Domination de l’Anglais sur les peuples voisins (les Celtes), dépositaires de l’énergie vitale, témoins des splendeurs de la nature. L’Anglais, conformiste et original, adepte des rituels maçonniques et sexuels (s.m., e.a., etc.), de l’humour noir et de la cérémonie du thé. Voyageur et explorateur, il est aussi le promoteur du confort. La société anglaise, une société d’hommes qui, plus que toute autre société européenne, a compté nombre de grandes dames (reines, romancières, etc.). Dans cette île, il n’y a pas de mode pour femmes, seuls les hommes savent s’habiller. Le peuple anglais est un peuple doué du plus solide sens pratique – tandis le Français adore la Raison et que   l’Allemand est enfumé dans l’Idéal – mais il a donné un grand nombre de poètes. L’Anglais pragmatique et silencieux, partisan de l’efficacité plutôt que du panache – ce qui ne l’empêche pas d’en avoir. Il est peu soucieux d’être aimé. L’Anglais parle d’argent avec naturel, contrairement au Français qui pense que la marque suprême de l’élégance est de ne jamais en parler. Ce peuple peu belliqueux mais terriblement tenace a su tenir en respect ses ennemis ou leur faire mordre la poussière.
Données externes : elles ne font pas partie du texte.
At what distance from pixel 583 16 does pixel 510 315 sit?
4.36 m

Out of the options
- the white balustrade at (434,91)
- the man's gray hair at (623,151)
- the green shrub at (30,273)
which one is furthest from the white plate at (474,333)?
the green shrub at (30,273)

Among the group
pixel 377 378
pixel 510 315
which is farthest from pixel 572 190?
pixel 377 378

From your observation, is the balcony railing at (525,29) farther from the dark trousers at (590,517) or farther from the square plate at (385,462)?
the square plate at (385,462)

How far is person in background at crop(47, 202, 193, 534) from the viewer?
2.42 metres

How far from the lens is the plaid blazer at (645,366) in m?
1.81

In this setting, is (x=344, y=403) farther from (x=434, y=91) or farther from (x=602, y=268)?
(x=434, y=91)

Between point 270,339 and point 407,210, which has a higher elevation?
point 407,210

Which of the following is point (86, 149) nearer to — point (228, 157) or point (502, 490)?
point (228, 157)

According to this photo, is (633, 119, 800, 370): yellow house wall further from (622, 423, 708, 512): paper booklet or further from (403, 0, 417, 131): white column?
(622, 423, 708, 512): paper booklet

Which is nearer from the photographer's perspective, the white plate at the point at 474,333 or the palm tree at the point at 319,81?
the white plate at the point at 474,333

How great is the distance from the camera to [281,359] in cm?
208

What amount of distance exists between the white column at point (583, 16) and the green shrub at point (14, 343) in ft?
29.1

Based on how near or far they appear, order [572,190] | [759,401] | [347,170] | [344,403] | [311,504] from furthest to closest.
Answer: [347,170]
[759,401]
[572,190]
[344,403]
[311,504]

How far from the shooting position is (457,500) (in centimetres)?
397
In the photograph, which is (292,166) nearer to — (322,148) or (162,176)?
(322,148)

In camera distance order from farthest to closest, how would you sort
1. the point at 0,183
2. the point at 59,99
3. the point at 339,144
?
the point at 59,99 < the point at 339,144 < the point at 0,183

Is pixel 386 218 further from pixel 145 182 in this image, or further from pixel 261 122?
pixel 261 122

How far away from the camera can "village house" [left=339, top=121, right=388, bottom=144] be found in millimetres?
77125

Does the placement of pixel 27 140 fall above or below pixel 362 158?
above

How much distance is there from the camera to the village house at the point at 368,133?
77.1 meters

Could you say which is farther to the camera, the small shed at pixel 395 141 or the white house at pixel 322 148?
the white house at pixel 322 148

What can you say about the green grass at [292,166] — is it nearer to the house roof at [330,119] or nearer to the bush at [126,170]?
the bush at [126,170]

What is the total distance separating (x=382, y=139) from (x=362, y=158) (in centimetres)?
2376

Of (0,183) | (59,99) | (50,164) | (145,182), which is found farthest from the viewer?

Harrods fête ses cent cinquante ans. Les salles égyptiennes et leurs chapiteaux lumineux.

Badminton dans Hyde Park. En tchador, elles font de la balançoire ; on les entend rire de loin.

Le rouge vif dans les rues de Londres : les double-deckers buses, les cabines téléphoniques, les boîtes aux lettres, les vestes des Life Guards, des Horse Guards et des Foot Guards.

Dog waste only, les boîtes à crottes de chiens dans les parcs.

Serpentine Gallery. Peintures des années 1960-1970 de Bridget Riley. Amusant. Les enfants aiment. Certaines peintures n’admettent pas l’œil qui renonce après quelques tentatives.

 

26 juillet

Londres, provinciale en chacune de ses parties. Londres, ville à vie plus lente qu’à Paris. Il n’est pas élégant d’être pressé, aussi le Londonien épargne-t-il aux autres l’affligeant spectacle de l’homme pressé.

Au pied de la reine Boadicea qui se révolta contre les Romains, une statue de Thomas Thornycroft.

Le Great Fire (septembre 1666) ne fit qu’une douzaine de morts et mit un terme à la peste – illustration du proverbe : A quelque chose malheur est bon.

 

27 juillet

Chiswick House, un exemple caractéristique de la villa palladienne, a été achevée en 1729 d’après des plans dessinés par le troisième comte de Burlington (1694-1753). Certaines peintures du plafond et le jardin sont dus à William Kent. De 1892 à 1928, cette construction servit d’asile psychiatrique.

La symétrie est toujours belle, mais la beauté n’est pas nécessairement symétrie (ou symétrique). Écrire un traité sur la symétrie.

Promenade dans Richmond Park (Richmond-upon-Thames). Avec ses 951 ha, ce parc est le plus grand parc du Grand Londres. Nombreux cerfs ainsi que quelques daims.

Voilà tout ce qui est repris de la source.